TEKS BACAAN:
══════════

Ketiga
Minggu Paskah
April 19,
2015
Lukas 24:
35-48
“Lihatlah
tangan-Ku dan kaki-Ku: Aku sendirilah ini; rabalah Aku dan lihatlah, lihatlah
... (Luk 24:39)”
Tubuh kita
adalah bagian penting dan integral dari iman kita. Hal pertama yang Yesus
lakukan ketika Ia hadir di tengah
para murid-murid-Nya
adalah membuktikan bahwa Dia memiliki tubuh yang hidup. Dia bukan roh tanpa
tubuh yang mengambang,
atau hantu. Ia membiarkan para murid untuk menyentuh tubuh-Nya yang
hangat dan menunjukkan kepada mereka bahwa Ia bisa makan seperti
makhluk hidup lainnya lakukan. Dia ada di sana untuk membuktikan bahwa Ia telah
bangkit, tetapi juga untuk menunjukkan sentralitas tubuh kita dalam rencana
Allah.
Jika kita
kembali ke kisah penciptaan dalam Kitab Kejadian, Allah sungguh sang
pencipta dari semua
hal, baik
dalam dunia jasmaniah maupun alam rohaniah. Lebih penting lagi, Allah melihat
kembali pada semua
citpaan-Nya dan menyatakan
bahwa mereka adalah
baik adanya. Oleh
karena itu, sangat tepat bagi Yesus untuk
bangkit dari
kematian dengan tubuh-Nya,
karena tubuh-Nya menjadi penegasan akan
karya kreatif Bapa-Nya
saat penciptaan.
St. Dominikus
de Guzman membela keutuhan ciptaan saat ia berani melawan ajaran sesat
Albigentian di Perancis Selatan.
Secara sederhana, doktrin
utama Albigentian adalah bahwa ada
dua jenis tuhan: tuhan yang baik sebagai
penguasa dunia roh dan tuhan
yang jahat sebagai bos dari dunia jasmani. Tubuh kita adalah jahat dan harus dimusnahkan. St. Dominikus
mengecam ajaran
sesat ini karena kita hanya memiliki satu Tuhan dan Dia
menciptakan alam baik spiritual dan jasmani sesuai dengan Penyelenggaraan-Nya yang baik. Tubuh kita adalah baik adanya.

══════════

BAGIAN DATA:
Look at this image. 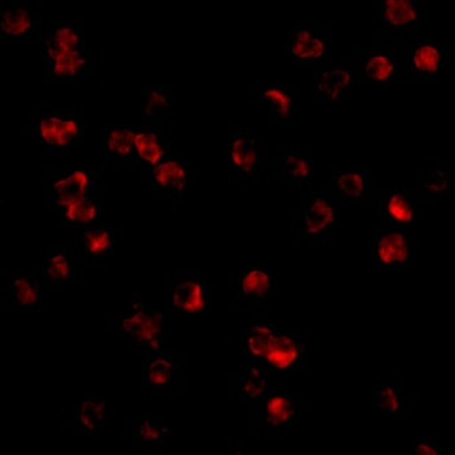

══════════

PETUNJUK DAN KETENTUAN: Tolong tuliskan kembali secara persis bagian renungan tentang tubuh dalam iman di atas, mulai dari "Secara sederhana, doktrin" dan berakhir pada "adalah baik adanya.".

JAWABAN SOAL INI:
Secara sederhana, doktrin
utama Albigentian adalah bahwa ada
dua jenis tuhan: tuhan yang baik sebagai
penguasa dunia roh dan tuhan
yang jahat sebagai bos dari dunia jasmani. Tubuh kita adalah jahat dan harus dimusnahkan. St. Dominikus
mengecam ajaran
sesat ini karena kita hanya memiliki satu Tuhan dan Dia
menciptakan alam baik spiritual dan jasmani sesuai dengan Penyelenggaraan-Nya yang baik. Tubuh kita adalah baik adanya.